That’s alright, but is it enough? We don't really get a bigger picture of our org here.

Some of the problems that really need solving are best known before they happen.

Imagine if we had a business critical batch process. What if the job drops off after a deployment? Would you have to wait until someone from the business calls the tech team’s manager to tell them that something’s not right?

On the other hand, even receiving email notifications at 2AM may be lost unless they can trigger your company’s Incident notification system.

What we need is a better monitoring system. Something that can track and alert us when our business processes fail, or better — before they are going to fail.

Properties of a good monitoring system

Let's try to understand what a good monitoring system should do. It should:

🔶
Store data
These are also called metrics in monitoring terminology.
🔶
Graphs
Provide a graphical representation of the metrics over time. We, humans, are far better at spotting trends visually than looking at rows of data.
🔶
Alerts
When things go wrong. Ideally, we should be able to define a set of rules to determine what is a failure and what to do in such a failure (send email, slack alert, etc.)

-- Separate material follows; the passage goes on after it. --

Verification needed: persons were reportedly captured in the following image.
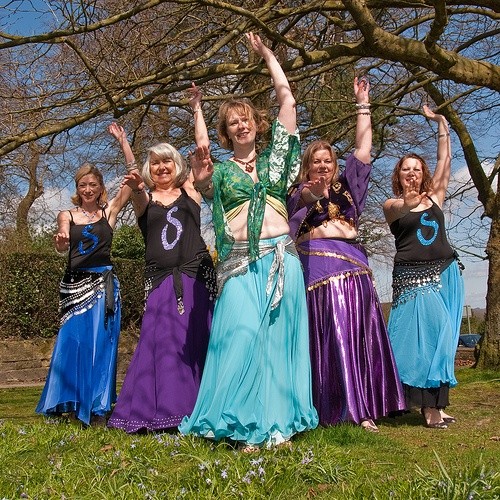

Using Salesforce as a monitoring system

Now, let’s see if we can use Salesforce.com itself as our monitoring system.

✅
Store data
The big advantage is that all the data/metrics are already within Salesforce.
🔶
Graphs
Whilst Salesforce offers us reports and dashboards, these are very basic and slow. The ability to embed one graph over the other, or have tags with release versions on them is not supported and we’d have to resort to building it all ourselves using external leaflet.js libraries.
❌
Alerts
There is no out of the box alerting feature that supports what we want. Whilst we can build some ourselves, it’ll be really complicated to write alerts like “Alert us on Slack when there is no Account created in the last 30 mins during business hours”. We can maybe look at periodic 30 min intervals, but rolling 30 mins — nah, we’d have to build a complex system.

Building this in-house is not only a big project, but one that takes too long. Why should we spend so long when there are monitoring systems that do this for us?

Introducing Prometheus: an open-source monitoring and alerting system

Prometheus is one of the many monitoring and alerting applications out there that fits our bill. Others that you can check include Nagios, InfluxDB, Graphite, to a name a few, but we’ll go ahead with Prometheus as an example.

We’ll install Prometheus with Grafana (for graphs) and Alert Manager (for alerting) but don't worry, they are bundled together.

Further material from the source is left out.